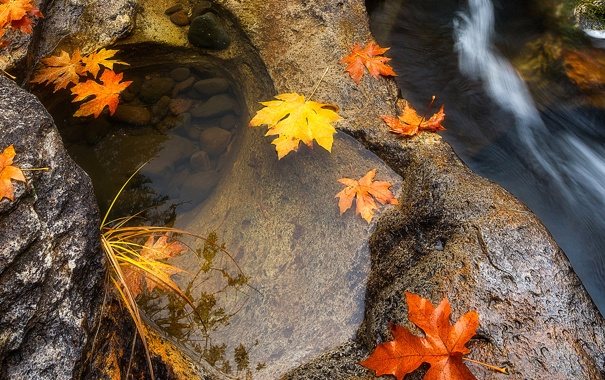 Фото обои осень, листья, вода, макро, камни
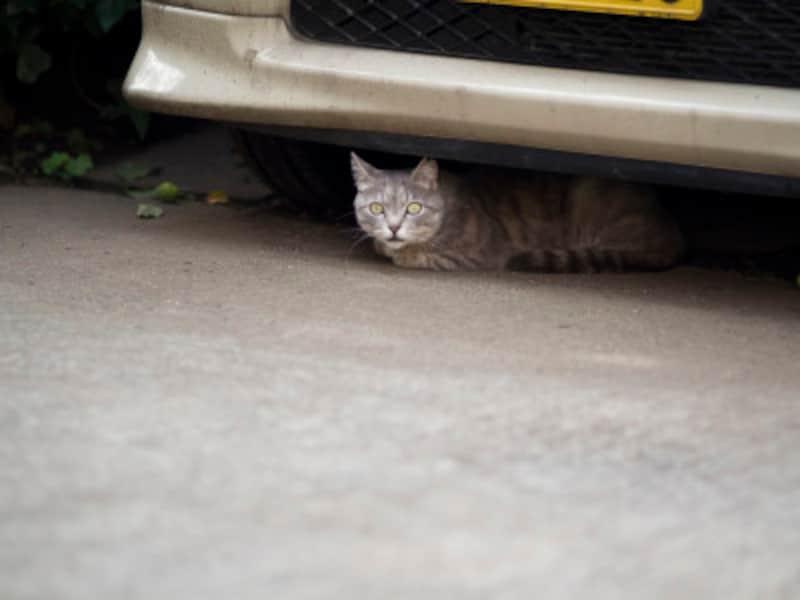 外出時の注意点は猫を逃がさないこと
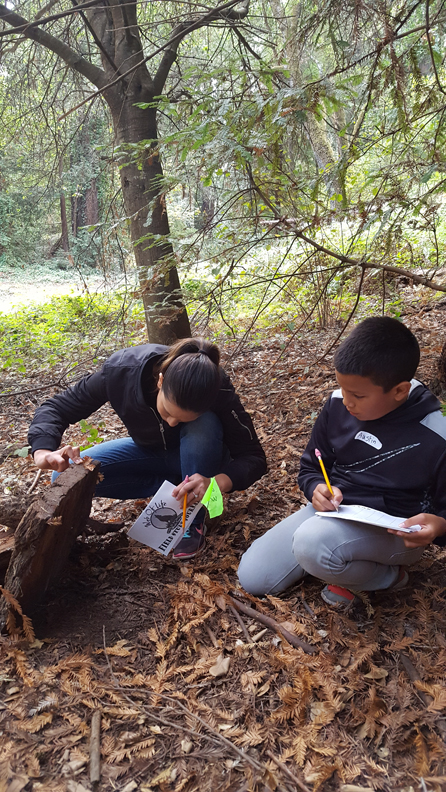 WOLF School Salamander Study at Camp Monte Toyon.jpg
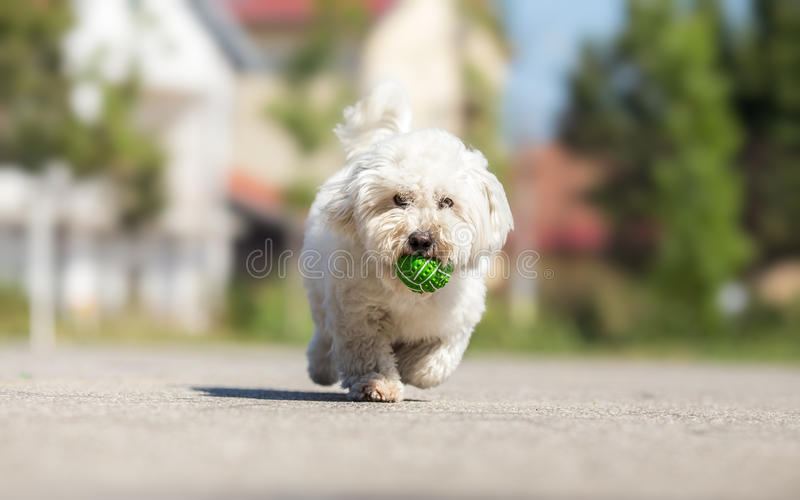 Playing fetch with cute dog. Playing fetch with cute white dog royalty free stock photos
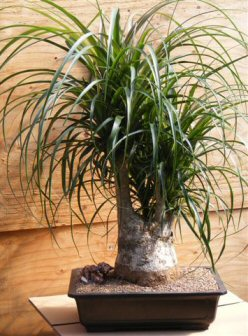 Pony Tail Palm Bonsai Tree (beaucamea recurvata)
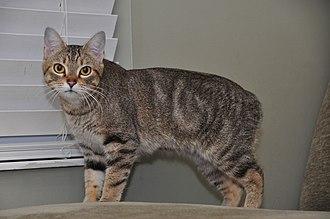 "Manx cat - A ""rumpy"" Manx kitten"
= = = =
_Task_: Print the material in full and exactly, minus the pictures.

_Written reply_:
 Фото обои осень, листья, вода, макро, камни
 外出時の注意点は猫を逃がさないこと
 WOLF School Salamander Study at Camp Monte Toyon.jpg
 Playing fetch with cute dog. Playing fetch with cute white dog royalty free stock photos
 Pony Tail Palm Bonsai Tree (beaucamea recurvata)
 "Manx cat - A ""rumpy"" Manx kitten"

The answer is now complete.